The California Cooperative Oceanic Fisheries Investigations (CalCOFI) are a unique partnership of the California Department of Fish & Wildlife, NOAA Fisheries Service and Scripps Institution of Oceanography. The organization was formed in 1949 to study the ecological aspects of the sardine population collapse off California. The focus nowadays has shifted to the study of the marine environment off the coast of California, the management of its living resources, and monitoring the indicators of El Nino and climate change. CalCOFI conducts quarterly cruises off southern & central California, collecting a suite of hydrographic and biological data on station and underway.
Data collected at depths down to 500 m include: temperature, salinity, oxygen, phosphate, silicate, nitrate and nitrite, chlorophyll, transmissometer, PAR, C14 primary productivity, phytoplankton biodiversity, zooplankton biomass, and zooplankton biodiversity.
The target of the project is to use Bayesian Neural Network in order to predict the quantity (in milliliters) of oxygen per liter of seawater which is a very crucial quality indicator of the marine ecosystem conditions. Based on the features Water temperature in degrees Celsius and Salinity (Practical Salinity Scale 1978), I try to predict the target variable. (Supervised Regression Task)

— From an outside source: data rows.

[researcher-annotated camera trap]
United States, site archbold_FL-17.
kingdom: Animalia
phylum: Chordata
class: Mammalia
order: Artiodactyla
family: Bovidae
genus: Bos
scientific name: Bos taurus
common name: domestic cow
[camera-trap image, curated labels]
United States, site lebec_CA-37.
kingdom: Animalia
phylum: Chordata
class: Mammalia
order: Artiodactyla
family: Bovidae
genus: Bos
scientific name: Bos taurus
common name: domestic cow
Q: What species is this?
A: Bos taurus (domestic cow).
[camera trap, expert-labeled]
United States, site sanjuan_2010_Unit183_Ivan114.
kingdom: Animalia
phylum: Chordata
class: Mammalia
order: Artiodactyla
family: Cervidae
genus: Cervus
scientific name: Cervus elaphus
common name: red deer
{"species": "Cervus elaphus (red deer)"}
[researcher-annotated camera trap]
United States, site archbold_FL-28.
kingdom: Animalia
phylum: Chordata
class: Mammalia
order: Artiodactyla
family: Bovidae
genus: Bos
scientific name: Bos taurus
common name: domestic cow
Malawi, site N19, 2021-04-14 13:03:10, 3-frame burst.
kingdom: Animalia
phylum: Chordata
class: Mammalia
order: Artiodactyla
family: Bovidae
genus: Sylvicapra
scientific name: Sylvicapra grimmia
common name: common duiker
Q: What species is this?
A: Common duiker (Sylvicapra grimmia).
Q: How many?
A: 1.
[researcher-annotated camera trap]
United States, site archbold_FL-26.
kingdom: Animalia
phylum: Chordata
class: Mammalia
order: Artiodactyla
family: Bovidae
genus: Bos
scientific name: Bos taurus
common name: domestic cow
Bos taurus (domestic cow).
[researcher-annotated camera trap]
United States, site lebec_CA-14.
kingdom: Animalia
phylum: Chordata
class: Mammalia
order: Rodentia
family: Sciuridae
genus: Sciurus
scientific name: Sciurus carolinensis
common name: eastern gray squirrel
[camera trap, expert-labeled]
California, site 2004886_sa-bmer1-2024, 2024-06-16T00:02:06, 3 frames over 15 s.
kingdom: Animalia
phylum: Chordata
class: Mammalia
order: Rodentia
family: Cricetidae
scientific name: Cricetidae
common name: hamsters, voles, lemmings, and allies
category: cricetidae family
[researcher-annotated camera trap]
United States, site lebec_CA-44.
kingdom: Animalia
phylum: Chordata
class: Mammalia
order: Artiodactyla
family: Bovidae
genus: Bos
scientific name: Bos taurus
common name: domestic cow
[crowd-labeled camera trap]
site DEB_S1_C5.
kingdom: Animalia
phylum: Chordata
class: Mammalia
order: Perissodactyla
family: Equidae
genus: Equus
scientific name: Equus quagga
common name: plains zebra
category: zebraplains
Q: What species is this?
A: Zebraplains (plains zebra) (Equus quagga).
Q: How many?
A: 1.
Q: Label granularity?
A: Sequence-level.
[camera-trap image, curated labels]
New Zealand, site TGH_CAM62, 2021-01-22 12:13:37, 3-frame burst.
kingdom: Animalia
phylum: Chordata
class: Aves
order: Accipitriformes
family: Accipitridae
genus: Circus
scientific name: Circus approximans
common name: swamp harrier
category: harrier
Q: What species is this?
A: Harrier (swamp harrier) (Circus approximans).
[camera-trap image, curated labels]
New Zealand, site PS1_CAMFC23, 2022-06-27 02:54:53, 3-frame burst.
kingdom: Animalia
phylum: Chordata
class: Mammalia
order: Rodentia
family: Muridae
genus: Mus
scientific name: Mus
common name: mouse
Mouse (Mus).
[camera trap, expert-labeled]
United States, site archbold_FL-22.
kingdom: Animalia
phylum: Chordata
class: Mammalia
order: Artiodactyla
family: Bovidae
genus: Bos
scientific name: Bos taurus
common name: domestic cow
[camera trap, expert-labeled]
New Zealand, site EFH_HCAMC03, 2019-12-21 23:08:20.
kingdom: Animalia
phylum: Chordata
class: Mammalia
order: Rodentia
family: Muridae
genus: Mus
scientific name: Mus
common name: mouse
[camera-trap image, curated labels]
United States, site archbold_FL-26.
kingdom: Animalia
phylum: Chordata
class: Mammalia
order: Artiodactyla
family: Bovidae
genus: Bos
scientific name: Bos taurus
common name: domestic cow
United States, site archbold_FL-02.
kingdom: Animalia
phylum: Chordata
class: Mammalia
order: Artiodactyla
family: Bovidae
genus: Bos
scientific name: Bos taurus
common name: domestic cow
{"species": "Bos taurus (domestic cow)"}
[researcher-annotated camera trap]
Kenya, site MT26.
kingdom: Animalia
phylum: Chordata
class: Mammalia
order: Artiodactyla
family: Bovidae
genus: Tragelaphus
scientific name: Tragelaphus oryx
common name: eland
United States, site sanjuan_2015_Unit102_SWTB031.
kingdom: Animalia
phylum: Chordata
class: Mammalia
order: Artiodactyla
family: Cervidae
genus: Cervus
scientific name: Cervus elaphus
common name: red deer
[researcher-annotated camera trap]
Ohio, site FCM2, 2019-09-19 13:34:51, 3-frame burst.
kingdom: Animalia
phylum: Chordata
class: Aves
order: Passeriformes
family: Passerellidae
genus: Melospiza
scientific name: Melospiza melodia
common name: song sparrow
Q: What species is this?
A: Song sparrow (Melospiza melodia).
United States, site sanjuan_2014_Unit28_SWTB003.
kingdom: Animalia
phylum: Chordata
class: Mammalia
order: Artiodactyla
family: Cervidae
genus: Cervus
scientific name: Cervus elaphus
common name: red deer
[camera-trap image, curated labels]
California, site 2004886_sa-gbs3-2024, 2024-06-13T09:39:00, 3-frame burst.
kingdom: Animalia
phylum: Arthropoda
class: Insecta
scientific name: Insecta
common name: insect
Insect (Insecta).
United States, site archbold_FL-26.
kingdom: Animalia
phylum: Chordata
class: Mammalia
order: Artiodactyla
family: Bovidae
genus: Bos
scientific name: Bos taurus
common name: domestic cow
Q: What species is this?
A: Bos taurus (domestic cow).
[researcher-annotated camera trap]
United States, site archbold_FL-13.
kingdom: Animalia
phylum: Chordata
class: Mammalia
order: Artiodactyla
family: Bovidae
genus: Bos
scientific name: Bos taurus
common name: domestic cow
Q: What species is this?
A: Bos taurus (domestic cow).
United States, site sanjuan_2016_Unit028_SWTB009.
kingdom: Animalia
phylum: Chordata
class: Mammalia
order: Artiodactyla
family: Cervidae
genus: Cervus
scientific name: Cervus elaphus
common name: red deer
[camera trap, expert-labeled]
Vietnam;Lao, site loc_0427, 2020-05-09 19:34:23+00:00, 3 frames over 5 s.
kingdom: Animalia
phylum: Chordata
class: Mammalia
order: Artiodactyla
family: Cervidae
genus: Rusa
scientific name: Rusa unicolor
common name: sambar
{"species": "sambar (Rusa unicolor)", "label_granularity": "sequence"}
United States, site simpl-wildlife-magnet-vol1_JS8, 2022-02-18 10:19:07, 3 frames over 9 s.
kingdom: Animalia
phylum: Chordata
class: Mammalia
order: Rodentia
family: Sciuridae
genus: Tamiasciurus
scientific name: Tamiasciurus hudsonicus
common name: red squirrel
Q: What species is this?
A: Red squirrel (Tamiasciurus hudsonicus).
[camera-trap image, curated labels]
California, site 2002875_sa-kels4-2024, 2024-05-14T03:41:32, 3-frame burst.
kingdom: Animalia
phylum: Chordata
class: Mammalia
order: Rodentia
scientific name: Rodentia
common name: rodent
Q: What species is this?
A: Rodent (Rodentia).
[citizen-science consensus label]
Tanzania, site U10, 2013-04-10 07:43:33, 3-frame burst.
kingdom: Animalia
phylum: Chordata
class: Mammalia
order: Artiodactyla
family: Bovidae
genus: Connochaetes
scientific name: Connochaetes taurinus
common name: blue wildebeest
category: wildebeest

MSE: approximately 10.56 MAE: Approximately 2
Hence, the model still needs to learn the underlying patterns behind the data with more training epochs or modification in the model hyperparameters, etc.
The loss function used for the model evaluation is a combination of BKL Loss and Cross Entropy Loss. For evaluating how the model performs on the test data I use two diferent metrics: MSE or Mean Squared Error & MAE or Mean Absolute Error.